Saturday, July 21, 2007

Bad translation

Perhaps when Dasein addresses itself in the way which is closest to itself [i.e. in a self-conscious utterance of "I am this being"] it always says "I am this being," and in the long run says this loudest when it is "not" this being. Dasein is in each case mine, and this is its constitution, but what if this should be the very reason why, proximally and for the most part, Dasein is not itself [italics Heidegger's]. What if the aforementioned approach, starting with the givenness of the "I" to Dasein itself, and with a rather patient self-interpretation of Dasein, should lead the existential analytic, as it were, into a pitfall? ...[Thus] the word "I" is to be understood [in Being and Time, the "existential analytic" under discussion] only in the sense of a non-committal formal indicator [italics again H's] indicating something which may perhaps reveal itself as its "opposite" in some particular phenomenal context of Being. [The following italics are mine:] In that case the "not-I" is by no means tantamount to a being which essentially lacks "I-hood," but is rather a definite kind of Being which the "I" itself possesses, such as having lost itself.
-Being and Time , Chapter IV, 151-152.

"Such as having lost itself" is the really key part.

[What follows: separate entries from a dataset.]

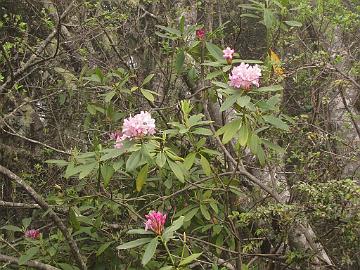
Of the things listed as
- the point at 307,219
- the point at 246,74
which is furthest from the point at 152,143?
the point at 307,219

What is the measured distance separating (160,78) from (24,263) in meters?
2.09

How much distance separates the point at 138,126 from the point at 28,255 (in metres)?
1.03

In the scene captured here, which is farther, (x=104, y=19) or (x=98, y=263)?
(x=104, y=19)

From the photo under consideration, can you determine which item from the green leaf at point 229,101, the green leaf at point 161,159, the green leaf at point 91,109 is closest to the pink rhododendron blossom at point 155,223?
the green leaf at point 161,159

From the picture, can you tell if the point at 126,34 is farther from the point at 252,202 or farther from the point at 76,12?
the point at 252,202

The sentence in German ends with the word "Selbstverlorenheit," or "Self-losing-ness," which does not refer to the "I"'s remaining itself and losing itself, but rather to "the Self" of Dasein (which is not merely the "I") being lost by the "I." In other words, the sentence should read like this:

In that case the "not-I" is by no means tantamount to a being which essentially lacks "I-hood," but is rather a definite kind of Being which the "I" itself possesses, such as having lost the Self.

I'll comment on the interesting ramifications of this translation in a little post after this (and don't worry, I'll complete my Heidegger posts on the ready-at-hand, too: this just came up in the meantime).